Question

You have been offered an investment that will pay you a lump sum of $30,000 25 years from today, along with a payment of $1,000 per year for 25 years starting one year from today. How much are you willing to invest today to have this investment in your portfolio assuming you wish to earn a rate of 6 percent compounded annually?

Round the answer to the nearest whole number.

Answer 1

We need to calculate the present value of payments of $1000 per year and $30000 after 25 years.
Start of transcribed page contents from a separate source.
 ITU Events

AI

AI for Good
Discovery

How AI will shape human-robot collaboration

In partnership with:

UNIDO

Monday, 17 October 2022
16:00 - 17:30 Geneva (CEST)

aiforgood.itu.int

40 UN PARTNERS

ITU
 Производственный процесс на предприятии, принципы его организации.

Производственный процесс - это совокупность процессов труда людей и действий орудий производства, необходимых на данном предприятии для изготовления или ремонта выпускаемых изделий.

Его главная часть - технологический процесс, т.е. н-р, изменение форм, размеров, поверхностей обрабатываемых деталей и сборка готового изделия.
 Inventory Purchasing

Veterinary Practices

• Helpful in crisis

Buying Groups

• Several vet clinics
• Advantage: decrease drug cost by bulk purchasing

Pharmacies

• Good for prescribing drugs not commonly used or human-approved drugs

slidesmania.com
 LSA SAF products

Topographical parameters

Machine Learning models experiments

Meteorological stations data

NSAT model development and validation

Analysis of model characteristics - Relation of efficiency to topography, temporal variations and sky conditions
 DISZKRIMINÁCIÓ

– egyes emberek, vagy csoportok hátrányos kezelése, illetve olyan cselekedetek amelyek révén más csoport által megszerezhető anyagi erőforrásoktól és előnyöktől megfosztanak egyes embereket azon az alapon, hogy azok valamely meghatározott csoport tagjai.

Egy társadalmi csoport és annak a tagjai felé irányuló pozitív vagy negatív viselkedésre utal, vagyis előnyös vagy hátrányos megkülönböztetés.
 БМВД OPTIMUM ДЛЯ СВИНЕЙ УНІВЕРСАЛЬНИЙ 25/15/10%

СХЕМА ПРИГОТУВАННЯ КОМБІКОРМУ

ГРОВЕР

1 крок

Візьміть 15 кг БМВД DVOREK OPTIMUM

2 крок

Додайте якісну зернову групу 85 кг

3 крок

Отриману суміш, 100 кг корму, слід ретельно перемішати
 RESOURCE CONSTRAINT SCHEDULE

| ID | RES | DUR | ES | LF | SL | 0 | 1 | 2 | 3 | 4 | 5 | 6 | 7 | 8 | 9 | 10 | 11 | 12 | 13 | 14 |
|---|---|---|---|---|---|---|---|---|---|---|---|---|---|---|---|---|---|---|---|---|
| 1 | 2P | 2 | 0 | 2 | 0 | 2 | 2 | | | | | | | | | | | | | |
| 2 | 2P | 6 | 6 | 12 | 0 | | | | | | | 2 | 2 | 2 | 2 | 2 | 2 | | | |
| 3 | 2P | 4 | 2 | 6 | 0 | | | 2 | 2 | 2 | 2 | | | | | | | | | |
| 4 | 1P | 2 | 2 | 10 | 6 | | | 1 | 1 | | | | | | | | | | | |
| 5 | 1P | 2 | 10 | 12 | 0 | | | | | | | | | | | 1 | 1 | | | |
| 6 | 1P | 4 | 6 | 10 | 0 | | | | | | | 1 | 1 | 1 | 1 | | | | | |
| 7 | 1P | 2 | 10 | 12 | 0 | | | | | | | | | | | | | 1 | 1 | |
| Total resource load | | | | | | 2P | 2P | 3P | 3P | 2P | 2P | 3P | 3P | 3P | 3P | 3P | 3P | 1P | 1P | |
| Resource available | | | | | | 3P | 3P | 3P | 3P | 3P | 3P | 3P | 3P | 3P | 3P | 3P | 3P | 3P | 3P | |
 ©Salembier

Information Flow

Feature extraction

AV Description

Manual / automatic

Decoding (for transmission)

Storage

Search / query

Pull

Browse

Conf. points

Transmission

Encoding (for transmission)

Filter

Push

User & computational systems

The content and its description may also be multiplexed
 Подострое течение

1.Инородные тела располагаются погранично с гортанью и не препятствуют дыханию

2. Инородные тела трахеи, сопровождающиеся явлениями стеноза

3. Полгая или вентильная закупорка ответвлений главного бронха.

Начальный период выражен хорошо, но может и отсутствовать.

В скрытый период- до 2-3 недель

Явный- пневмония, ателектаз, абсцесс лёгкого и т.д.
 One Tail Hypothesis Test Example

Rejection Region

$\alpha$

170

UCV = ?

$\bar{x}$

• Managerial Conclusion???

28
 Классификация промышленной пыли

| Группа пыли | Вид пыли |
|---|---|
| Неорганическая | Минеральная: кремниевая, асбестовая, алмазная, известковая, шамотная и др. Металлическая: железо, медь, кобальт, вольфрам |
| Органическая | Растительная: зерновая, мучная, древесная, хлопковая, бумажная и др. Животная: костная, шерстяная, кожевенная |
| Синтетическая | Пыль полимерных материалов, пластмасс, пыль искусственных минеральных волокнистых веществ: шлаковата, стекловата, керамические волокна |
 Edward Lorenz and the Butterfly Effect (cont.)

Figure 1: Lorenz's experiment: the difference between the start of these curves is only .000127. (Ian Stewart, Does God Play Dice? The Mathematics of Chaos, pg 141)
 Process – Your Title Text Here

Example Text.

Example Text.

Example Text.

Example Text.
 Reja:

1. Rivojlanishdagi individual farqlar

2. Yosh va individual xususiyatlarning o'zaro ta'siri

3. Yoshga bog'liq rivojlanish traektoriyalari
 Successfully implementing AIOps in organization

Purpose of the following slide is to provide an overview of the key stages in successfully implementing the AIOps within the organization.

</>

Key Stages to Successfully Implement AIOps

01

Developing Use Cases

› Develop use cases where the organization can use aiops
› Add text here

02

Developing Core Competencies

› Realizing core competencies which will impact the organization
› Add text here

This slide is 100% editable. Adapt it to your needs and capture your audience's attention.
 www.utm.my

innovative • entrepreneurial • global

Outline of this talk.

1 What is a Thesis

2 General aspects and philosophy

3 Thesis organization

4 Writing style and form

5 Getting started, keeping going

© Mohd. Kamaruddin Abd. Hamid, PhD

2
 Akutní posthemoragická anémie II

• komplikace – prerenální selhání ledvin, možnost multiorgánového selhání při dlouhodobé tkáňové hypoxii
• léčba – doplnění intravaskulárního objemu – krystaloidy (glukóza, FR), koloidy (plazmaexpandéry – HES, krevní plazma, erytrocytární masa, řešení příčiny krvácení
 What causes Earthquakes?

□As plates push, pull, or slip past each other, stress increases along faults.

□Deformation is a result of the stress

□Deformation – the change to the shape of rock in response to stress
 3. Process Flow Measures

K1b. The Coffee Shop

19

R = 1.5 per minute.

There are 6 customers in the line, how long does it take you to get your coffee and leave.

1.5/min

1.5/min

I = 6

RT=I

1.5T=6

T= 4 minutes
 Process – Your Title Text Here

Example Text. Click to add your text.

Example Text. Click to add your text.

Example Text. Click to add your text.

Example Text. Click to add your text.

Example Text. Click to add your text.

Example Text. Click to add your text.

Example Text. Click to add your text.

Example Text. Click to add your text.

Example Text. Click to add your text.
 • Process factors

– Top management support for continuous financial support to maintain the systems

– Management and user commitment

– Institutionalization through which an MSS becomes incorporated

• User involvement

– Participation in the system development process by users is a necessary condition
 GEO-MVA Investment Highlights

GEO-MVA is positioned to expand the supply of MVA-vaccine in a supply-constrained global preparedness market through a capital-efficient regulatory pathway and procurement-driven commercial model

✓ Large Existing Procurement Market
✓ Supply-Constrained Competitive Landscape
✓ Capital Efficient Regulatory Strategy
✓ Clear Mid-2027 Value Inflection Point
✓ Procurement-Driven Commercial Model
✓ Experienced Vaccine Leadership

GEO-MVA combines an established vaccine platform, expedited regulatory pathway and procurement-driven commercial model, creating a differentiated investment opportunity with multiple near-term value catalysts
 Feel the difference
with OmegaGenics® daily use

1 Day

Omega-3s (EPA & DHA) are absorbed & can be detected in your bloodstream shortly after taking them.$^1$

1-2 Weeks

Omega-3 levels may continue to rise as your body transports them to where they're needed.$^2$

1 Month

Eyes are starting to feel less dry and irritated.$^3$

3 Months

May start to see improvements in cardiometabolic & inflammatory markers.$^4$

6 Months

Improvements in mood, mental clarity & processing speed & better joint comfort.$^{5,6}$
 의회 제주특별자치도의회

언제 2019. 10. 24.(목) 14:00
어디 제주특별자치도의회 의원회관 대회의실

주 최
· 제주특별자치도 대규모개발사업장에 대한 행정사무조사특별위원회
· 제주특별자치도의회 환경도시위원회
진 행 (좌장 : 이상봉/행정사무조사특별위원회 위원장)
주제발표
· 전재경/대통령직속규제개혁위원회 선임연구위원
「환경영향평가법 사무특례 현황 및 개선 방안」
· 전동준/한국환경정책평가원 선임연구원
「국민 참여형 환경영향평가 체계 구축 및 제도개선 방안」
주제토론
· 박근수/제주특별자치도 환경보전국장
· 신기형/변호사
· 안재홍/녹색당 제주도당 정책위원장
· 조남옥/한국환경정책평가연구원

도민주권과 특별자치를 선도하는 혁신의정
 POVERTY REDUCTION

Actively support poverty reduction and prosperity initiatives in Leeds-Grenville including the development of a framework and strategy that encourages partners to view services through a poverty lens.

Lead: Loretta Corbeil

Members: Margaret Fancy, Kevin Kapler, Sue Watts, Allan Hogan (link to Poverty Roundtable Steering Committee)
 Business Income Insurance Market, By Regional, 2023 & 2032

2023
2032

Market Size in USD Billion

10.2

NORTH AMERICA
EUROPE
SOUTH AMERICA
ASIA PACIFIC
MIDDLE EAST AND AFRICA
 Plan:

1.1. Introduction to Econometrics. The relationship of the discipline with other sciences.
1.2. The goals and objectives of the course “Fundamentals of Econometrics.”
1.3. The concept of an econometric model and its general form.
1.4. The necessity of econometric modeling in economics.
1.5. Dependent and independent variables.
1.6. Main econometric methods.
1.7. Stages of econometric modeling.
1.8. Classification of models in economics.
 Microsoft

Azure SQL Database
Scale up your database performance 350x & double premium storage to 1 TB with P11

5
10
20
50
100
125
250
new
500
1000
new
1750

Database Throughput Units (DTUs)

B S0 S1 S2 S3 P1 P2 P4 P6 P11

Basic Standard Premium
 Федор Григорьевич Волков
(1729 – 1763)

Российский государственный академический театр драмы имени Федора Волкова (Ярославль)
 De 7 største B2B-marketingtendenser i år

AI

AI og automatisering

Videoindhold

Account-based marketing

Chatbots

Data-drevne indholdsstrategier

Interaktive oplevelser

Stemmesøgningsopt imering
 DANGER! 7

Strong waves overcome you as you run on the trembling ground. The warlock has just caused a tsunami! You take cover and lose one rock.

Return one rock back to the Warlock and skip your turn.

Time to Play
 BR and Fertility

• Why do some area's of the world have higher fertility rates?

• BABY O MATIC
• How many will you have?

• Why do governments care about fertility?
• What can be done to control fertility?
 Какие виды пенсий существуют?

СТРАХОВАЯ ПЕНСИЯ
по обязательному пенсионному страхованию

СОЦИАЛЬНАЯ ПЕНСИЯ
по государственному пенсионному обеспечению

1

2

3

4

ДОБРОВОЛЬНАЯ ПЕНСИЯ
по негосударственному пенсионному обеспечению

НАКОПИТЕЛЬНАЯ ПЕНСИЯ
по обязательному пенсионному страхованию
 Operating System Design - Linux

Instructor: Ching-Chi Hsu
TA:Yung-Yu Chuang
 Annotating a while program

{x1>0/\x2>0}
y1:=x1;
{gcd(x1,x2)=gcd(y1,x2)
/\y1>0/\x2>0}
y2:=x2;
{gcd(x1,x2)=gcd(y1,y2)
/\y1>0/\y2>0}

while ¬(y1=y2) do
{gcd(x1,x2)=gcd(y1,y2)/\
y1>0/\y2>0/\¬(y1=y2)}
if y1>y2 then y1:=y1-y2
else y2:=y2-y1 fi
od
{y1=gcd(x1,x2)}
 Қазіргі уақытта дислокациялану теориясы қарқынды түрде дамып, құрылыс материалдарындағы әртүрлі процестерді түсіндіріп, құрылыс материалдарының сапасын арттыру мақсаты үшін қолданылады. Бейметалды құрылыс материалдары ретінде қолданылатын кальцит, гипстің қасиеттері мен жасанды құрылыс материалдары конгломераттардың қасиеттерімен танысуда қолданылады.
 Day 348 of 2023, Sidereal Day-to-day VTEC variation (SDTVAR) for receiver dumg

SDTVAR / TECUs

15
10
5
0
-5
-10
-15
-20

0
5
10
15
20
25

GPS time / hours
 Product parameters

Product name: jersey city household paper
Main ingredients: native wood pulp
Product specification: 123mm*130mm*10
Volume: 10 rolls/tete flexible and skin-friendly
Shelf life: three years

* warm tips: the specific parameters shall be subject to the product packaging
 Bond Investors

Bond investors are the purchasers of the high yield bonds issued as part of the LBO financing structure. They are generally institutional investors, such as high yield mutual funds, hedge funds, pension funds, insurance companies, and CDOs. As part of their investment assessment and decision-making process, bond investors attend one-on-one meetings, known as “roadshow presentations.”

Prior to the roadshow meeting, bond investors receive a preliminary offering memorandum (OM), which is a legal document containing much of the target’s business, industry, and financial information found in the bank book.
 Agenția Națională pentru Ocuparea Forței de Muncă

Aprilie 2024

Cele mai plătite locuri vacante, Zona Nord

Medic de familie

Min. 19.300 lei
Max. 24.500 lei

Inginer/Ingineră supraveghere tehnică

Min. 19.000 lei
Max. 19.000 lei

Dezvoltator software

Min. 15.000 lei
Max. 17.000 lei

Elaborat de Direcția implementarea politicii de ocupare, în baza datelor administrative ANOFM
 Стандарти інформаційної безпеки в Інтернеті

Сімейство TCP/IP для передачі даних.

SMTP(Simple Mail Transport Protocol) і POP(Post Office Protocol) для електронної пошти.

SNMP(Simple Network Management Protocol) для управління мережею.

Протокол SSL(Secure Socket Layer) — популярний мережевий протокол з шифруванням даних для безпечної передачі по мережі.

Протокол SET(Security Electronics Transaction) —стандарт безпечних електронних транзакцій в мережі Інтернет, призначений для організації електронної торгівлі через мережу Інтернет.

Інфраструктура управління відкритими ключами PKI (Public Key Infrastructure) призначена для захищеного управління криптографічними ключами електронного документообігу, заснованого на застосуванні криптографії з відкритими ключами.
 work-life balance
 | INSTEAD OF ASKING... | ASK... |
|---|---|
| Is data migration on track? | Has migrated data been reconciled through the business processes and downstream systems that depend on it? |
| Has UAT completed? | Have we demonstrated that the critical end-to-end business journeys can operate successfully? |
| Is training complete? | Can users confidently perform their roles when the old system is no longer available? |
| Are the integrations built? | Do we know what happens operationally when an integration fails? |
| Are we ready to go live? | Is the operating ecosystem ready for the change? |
The cash inflows of $1000 will be same every year, so it is an annuity. For calculating the present value of annuity, we will use the following formula:

PVA = P * (1 - (1 + r)^-n / r)

where, P is the periodical amount = $1000, r is the rate of interest = 6% and n is the time period = 25

Also payment of $30000 is a one time payment, so we will use the following formula for calculating its present value:

Present value = Cash flow / (1 + r)ⁿ

where, Cash flow = $30000

Present value of cash flows = Present value of annuity of $1000 at 6% for 25 years + Present value of $30000 at 6% for 25 years

Now, putting the values in the above formulas, we get,

Present value = ($1000 * (1 - (1 + 6%)^-25 / 6%))+ ($30000 / (1 + 6%)²⁵ )

Present value = ($1000 * (1 - (1 + 0.06)^-25 / 0.06)) + ($30000 / (1 + 0.06)²⁵)

Present value = ($1000 * (1 - (1.06)^-25 / 0.06) + $30000 / (1.06)²⁵)

Present value = ($1000 * (1 - 0.2329986305 / 0.06) + $30000 / 4.29187

Present value = ($1000 * (0.767 / 0.06) + $30000 / 4.29187

Present value = ($1000 * 12.783356) + $6989.9589

Present value = $12783.356) + $6989.9589

Present value = $19774

So, today we should invest $19774 to get the required payments.